Working on the goals set by the World Health Organisation (WHO) to eliminate the mosquito-borne disease globally by 2030, researchers have said that targeting mosquitoes responsible for the transmission of malaria that take refuge in cattle sheds in countries like India can help achieve it.

The study found the mosquitoes transmitting malaria often rest within cattle sheds that are next to and sometimes even share a wall with human houses, yet current control efforts are only restricted to domestic dwellings only.

The study emphasised an urgent need for mosquito-control efforts to take into account the relationship between mosquitoes and cattle.

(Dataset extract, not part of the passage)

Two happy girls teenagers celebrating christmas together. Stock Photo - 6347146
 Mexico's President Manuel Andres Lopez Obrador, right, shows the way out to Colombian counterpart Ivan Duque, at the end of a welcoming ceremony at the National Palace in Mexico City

"We found that in an area of India that has a high burden of malaria, most of the mosquitoes that are known to transmit malaria rest in cattle sheds and feed on both cows and humans," said Matthew Thomas, Professor at Pennsylvania State University (Penn State) in the US.

"Understanding the dynamic between humans, cattle and mosquitoes could have major implications for malaria control policy and practice, not only in India, but in other areas where transmission is sustained by zoophilic vectors," Thomas added.

For the study, the team collected a total of 1,774 Anopheles culicifacies and 169 Anopheles fluviatilis mosquitoes species – major vectors of malaria on the Indian subcontinent – from six villages in Odisha – which has the highest number of malaria cases in India.

They found both species were denser in cattle sheds than in human dwellings and both were feeding on humans and cattle.

The researchers built a computer model that simulated the life of an adult mosquito and showed that conventional control tools such as insecticide-treated bed nets and indoor insecticide sprays are less effective when mosquitoes exhibit 'zoophilic' behaviours -- having an attraction to non-human animals.

"However, broadening coverage of non-repellent insecticide sprays to include cattle sheds could help reduce transmission dramatically," Thomas said.

Importantly, the model revealed that directing even modest amounts of effort to specifically increase cattle-based mosquito mortality associated with zoophilic behaviour can shift the balance towards elimination," the researchers stated.

The findings appear in the journal Scientific Reports.